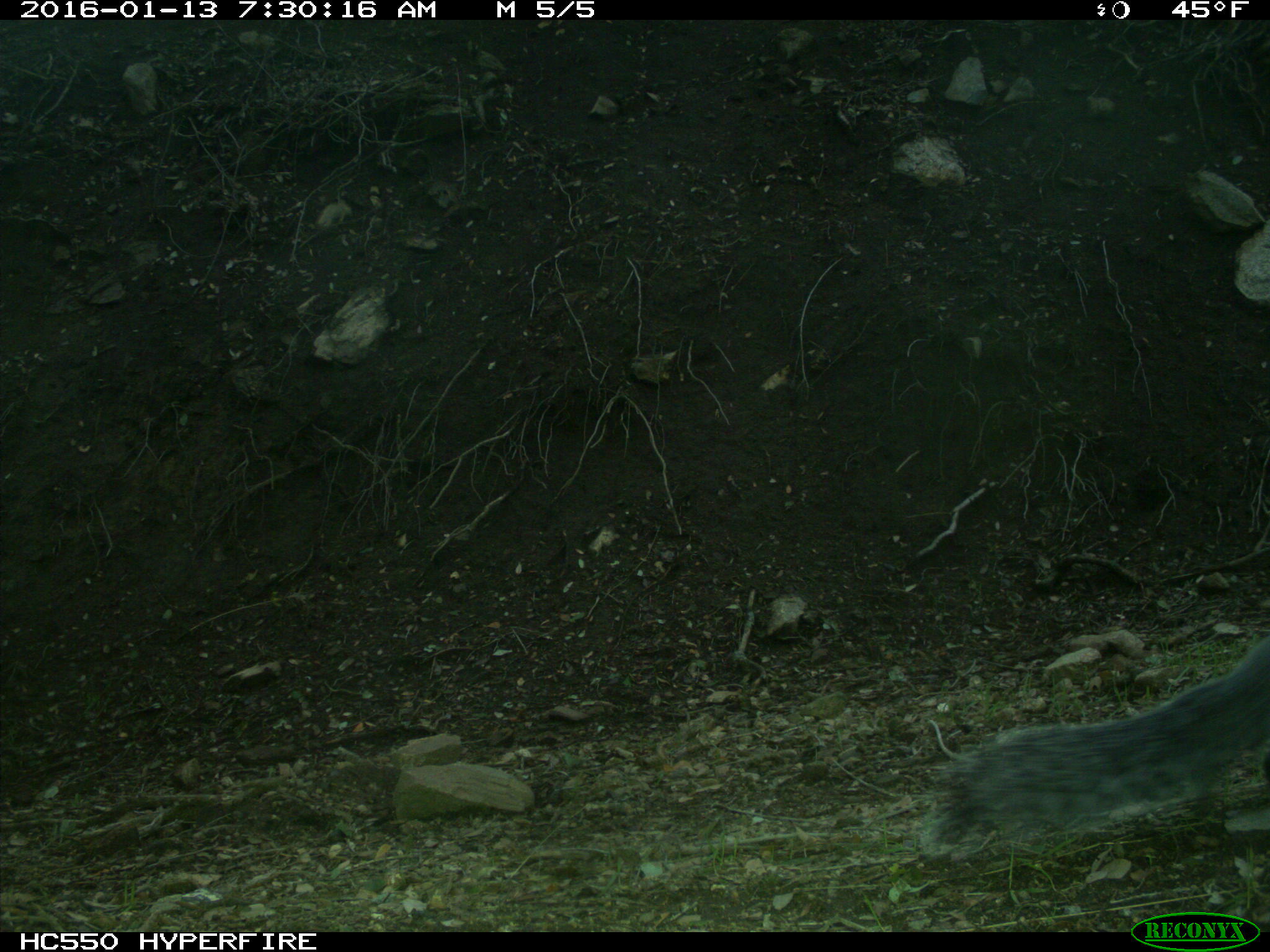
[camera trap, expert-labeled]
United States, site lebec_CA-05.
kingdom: Animalia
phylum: Chordata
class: Mammalia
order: Rodentia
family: Sciuridae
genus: Sciurus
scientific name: Sciurus carolinensis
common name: eastern gray squirrel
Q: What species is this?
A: Sciurus carolinensis (eastern gray squirrel).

▸ How to complete this task
All entries above, minus the pictures, should be repeated exactly.

▸ Written response
[camera trap, expert-labeled]
United States, site lebec_CA-05.
kingdom: Animalia
phylum: Chordata
class: Mammalia
order: Rodentia
family: Sciuridae
genus: Sciurus
scientific name: Sciurus carolinensis
common name: eastern gray squirrel
Q: What species is this?
A: Sciurus carolinensis (eastern gray squirrel).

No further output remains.